_Exercise aim:_ Convert every line of the rows below into a JSON list of strings, one string per line, omitting blank lines.

_Entries supplied:_

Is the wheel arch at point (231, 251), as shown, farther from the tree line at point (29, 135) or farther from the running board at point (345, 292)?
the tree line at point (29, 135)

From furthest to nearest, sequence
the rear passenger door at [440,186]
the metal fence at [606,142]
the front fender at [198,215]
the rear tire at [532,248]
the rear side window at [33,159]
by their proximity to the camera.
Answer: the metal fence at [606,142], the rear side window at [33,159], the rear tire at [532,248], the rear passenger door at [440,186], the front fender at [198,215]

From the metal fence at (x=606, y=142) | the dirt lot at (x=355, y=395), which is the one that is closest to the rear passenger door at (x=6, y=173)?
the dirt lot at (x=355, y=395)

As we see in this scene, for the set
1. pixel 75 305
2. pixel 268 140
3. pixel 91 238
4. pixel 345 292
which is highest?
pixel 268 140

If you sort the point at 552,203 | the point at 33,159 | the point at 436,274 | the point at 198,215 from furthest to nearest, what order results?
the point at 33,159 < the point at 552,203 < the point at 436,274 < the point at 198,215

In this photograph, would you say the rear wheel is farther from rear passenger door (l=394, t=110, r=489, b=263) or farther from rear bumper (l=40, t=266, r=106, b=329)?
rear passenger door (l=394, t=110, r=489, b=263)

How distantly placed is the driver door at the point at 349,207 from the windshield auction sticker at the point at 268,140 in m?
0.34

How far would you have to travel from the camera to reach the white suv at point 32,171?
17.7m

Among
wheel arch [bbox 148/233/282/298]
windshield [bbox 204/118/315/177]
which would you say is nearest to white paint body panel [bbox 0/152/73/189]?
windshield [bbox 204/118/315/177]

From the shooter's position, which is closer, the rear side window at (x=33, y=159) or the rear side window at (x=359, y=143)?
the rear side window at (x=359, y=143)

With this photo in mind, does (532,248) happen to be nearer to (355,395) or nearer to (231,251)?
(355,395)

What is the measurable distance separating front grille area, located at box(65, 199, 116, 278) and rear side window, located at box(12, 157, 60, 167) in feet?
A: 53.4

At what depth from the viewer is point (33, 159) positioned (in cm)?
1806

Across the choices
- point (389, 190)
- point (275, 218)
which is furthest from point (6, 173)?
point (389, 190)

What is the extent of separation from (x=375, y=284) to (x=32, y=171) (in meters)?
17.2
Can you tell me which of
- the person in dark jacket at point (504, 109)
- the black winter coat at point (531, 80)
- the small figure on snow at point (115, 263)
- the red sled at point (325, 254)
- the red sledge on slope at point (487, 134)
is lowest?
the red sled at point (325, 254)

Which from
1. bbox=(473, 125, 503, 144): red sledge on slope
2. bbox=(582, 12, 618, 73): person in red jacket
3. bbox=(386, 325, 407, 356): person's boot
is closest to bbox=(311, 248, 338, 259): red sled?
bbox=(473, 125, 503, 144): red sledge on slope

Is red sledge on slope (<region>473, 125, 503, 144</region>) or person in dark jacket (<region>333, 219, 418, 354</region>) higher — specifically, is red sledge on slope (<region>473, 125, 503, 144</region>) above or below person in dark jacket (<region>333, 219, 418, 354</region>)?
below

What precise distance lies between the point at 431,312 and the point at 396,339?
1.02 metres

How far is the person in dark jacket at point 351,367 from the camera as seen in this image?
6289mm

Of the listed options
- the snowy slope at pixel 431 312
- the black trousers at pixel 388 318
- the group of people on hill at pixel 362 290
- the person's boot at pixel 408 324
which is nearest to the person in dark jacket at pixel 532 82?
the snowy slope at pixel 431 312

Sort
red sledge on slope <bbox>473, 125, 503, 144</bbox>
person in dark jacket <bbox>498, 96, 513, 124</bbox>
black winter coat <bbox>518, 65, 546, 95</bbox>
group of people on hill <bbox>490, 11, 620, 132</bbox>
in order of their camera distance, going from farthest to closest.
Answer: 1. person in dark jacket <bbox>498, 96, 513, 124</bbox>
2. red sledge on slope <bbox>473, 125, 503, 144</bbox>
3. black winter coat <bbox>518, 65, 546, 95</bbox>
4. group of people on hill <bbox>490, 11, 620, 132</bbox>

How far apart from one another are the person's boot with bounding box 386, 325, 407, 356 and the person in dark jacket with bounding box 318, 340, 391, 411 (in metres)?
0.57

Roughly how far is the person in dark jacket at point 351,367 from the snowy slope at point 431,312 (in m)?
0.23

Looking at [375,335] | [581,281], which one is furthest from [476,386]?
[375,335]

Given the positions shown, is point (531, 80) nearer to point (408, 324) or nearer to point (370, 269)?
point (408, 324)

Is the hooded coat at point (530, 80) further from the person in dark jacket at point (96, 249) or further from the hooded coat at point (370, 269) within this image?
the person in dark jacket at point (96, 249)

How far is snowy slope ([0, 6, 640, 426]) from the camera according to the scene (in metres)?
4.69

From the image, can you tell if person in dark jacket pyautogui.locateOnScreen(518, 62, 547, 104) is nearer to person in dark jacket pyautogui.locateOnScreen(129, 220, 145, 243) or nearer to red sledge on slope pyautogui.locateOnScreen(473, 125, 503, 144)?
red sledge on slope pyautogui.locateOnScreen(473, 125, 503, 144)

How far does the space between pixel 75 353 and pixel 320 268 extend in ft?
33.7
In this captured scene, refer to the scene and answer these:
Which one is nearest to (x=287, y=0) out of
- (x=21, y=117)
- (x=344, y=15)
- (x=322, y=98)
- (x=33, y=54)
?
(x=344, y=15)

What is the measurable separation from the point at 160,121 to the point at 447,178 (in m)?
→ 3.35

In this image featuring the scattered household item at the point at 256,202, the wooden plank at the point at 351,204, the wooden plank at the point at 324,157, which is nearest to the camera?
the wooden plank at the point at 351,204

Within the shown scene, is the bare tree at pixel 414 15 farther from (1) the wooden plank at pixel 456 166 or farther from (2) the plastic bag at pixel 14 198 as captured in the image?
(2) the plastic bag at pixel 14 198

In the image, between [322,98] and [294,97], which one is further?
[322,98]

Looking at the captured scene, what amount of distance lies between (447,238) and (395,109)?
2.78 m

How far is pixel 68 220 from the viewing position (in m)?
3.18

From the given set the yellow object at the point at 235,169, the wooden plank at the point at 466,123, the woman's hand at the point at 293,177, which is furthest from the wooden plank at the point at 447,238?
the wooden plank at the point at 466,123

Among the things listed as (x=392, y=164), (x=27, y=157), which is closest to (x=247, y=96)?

_Final result:_
[
  "Is the wheel arch at point (231, 251), as shown, farther from the tree line at point (29, 135) or farther from the running board at point (345, 292)?",
  "the tree line at point (29, 135)",
  "From furthest to nearest, sequence",
  "the rear passenger door at [440,186]",
  "the metal fence at [606,142]",
  "the front fender at [198,215]",
  "the rear tire at [532,248]",
  "the rear side window at [33,159]",
  "by their proximity to the camera.",
  "Answer: the metal fence at [606,142], the rear side window at [33,159], the rear tire at [532,248], the rear passenger door at [440,186], the front fender at [198,215]",
  "From the metal fence at (x=606, y=142) | the dirt lot at (x=355, y=395), which is the one that is closest to the rear passenger door at (x=6, y=173)?",
  "the dirt lot at (x=355, y=395)",
  "As we see in this scene, for the set",
  "1. pixel 75 305",
  "2. pixel 268 140",
  "3. pixel 91 238",
  "4. pixel 345 292",
  "which is highest?",
  "pixel 268 140",
  "If you sort the point at 552,203 | the point at 33,159 | the point at 436,274 | the point at 198,215 from furthest to nearest, what order results?",
  "the point at 33,159 < the point at 552,203 < the point at 436,274 < the point at 198,215",
  "In this photograph, would you say the rear wheel is farther from rear passenger door (l=394, t=110, r=489, b=263) or farther from rear bumper (l=40, t=266, r=106, b=329)?",
  "rear passenger door (l=394, t=110, r=489, b=263)",
  "How distantly placed is the driver door at the point at 349,207 from the windshield auction sticker at the point at 268,140 in m?",
  "0.34",
  "How far would you have to travel from the camera to reach the white suv at point 32,171?",
  "17.7m",
  "Among",
  "wheel arch [bbox 148/233/282/298]",
  "windshield [bbox 204/118/315/177]",
  "which would you say is nearest to white paint body panel [bbox 0/152/73/189]?",
  "windshield [bbox 204/118/315/177]",
  "From the shooter's position, which is closer, the rear side window at (x=33, y=159) or the rear side window at (x=359, y=143)?",
  "the rear side window at (x=359, y=143)",
  "With this photo in mind, does (532,248) happen to be nearer to (355,395) or nearer to (231,251)?",
  "(355,395)",
  "What is the measurable distance separating front grille area, located at box(65, 199, 116, 278) and rear side window, located at box(12, 157, 60, 167) in feet?",
  "A: 53.4",
  "At what depth from the viewer is point (33, 159) positioned (in cm)?",
  "1806",
  "Across the choices",
  "- point (389, 190)",
  "- point (275, 218)",
  "which is furthest from point (6, 173)?",
  "point (389, 190)",
  "What is the extent of separation from (x=375, y=284) to (x=32, y=171) (in meters)?",
  "17.2",
  "Can you tell me which of",
  "- the person in dark jacket at point (504, 109)",
  "- the black winter coat at point (531, 80)",
  "- the small figure on snow at point (115, 263)",
  "- the red sled at point (325, 254)",
  "- the red sledge on slope at point (487, 134)",
  "is lowest?",
  "the red sled at point (325, 254)",
  "Which from",
  "1. bbox=(473, 125, 503, 144): red sledge on slope",
  "2. bbox=(582, 12, 618, 73): person in red jacket",
  "3. bbox=(386, 325, 407, 356): person's boot",
  "is closest to bbox=(311, 248, 338, 259): red sled?",
  "bbox=(473, 125, 503, 144): red sledge on slope",
  "Is red sledge on slope (<region>473, 125, 503, 144</region>) or person in dark jacket (<region>333, 219, 418, 354</region>) higher — specifically, is red sledge on slope (<region>473, 125, 503, 144</region>) above or below person in dark jacket (<region>333, 219, 418, 354</region>)?",
  "below",
  "What precise distance lies between the point at 431,312 and the point at 396,339?",
  "1.02 metres",
  "How far is the person in dark jacket at point 351,367 from the camera as seen in this image?",
  "6289mm",
  "Of the listed options",
  "- the snowy slope at pixel 431 312",
  "- the black trousers at pixel 388 318",
  "- the group of people on hill at pixel 362 290",
  "- the person's boot at pixel 408 324",
  "which is nearest to the person in dark jacket at pixel 532 82?",
  "the snowy slope at pixel 431 312",
  "Sort",
  "red sledge on slope <bbox>473, 125, 503, 144</bbox>",
  "person in dark jacket <bbox>498, 96, 513, 124</bbox>",
  "black winter coat <bbox>518, 65, 546, 95</bbox>",
  "group of people on hill <bbox>490, 11, 620, 132</bbox>",
  "in order of their camera distance, going from farthest to closest.",
  "Answer: 1. person in dark jacket <bbox>498, 96, 513, 124</bbox>",
  "2. red sledge on slope <bbox>473, 125, 503, 144</bbox>",
  "3. black winter coat <bbox>518, 65, 546, 95</bbox>",
  "4. group of people on hill <bbox>490, 11, 620, 132</bbox>",
  "How far apart from one another are the person's boot with bounding box 386, 325, 407, 356 and the person in dark jacket with bounding box 318, 340, 391, 411 (in metres)?",
  "0.57",
  "Roughly how far is the person in dark jacket at point 351,367 from the snowy slope at point 431,312 (in m)?",
  "0.23",
  "Looking at [375,335] | [581,281], which one is furthest from [476,386]?",
  "[375,335]",
  "Given the positions shown, is point (531, 80) nearer to point (408, 324) or nearer to point (370, 269)?",
  "point (408, 324)",
  "Is the hooded coat at point (530, 80) further from the person in dark jacket at point (96, 249) or further from the hooded coat at point (370, 269) within this image?",
  "the person in dark jacket at point (96, 249)",
  "How far is snowy slope ([0, 6, 640, 426]) from the camera according to the scene (in metres)?",
  "4.69",
  "From the image, can you tell if person in dark jacket pyautogui.locateOnScreen(518, 62, 547, 104) is nearer to person in dark jacket pyautogui.locateOnScreen(129, 220, 145, 243) or nearer to red sledge on slope pyautogui.locateOnScreen(473, 125, 503, 144)?",
  "red sledge on slope pyautogui.locateOnScreen(473, 125, 503, 144)",
  "How far does the space between pixel 75 353 and pixel 320 268 extend in ft?",
  "33.7",
  "In this captured scene, refer to the scene and answer these:",
  "Which one is nearest to (x=287, y=0) out of",
  "- (x=21, y=117)",
  "- (x=344, y=15)",
  "- (x=322, y=98)",
  "- (x=33, y=54)",
  "?",
  "(x=344, y=15)",
  "What is the measurable separation from the point at 160,121 to the point at 447,178 (in m)?",
  "→ 3.35",
  "In this image featuring the scattered household item at the point at 256,202, the wooden plank at the point at 351,204, the wooden plank at the point at 324,157, which is nearest to the camera?",
  "the wooden plank at the point at 351,204",
  "Within the shown scene, is the bare tree at pixel 414 15 farther from (1) the wooden plank at pixel 456 166 or farther from (2) the plastic bag at pixel 14 198 as captured in the image?",
  "(2) the plastic bag at pixel 14 198",
  "In the image, between [322,98] and [294,97], which one is further?",
  "[322,98]",
  "Looking at the captured scene, what amount of distance lies between (447,238) and (395,109)?",
  "2.78 m",
  "How far is pixel 68 220 from the viewing position (in m)?",
  "3.18",
  "From the given set the yellow object at the point at 235,169, the wooden plank at the point at 466,123, the woman's hand at the point at 293,177, which is furthest from the wooden plank at the point at 447,238?",
  "the wooden plank at the point at 466,123",
  "Among the things listed as (x=392, y=164), (x=27, y=157), which is closest to (x=247, y=96)?"
]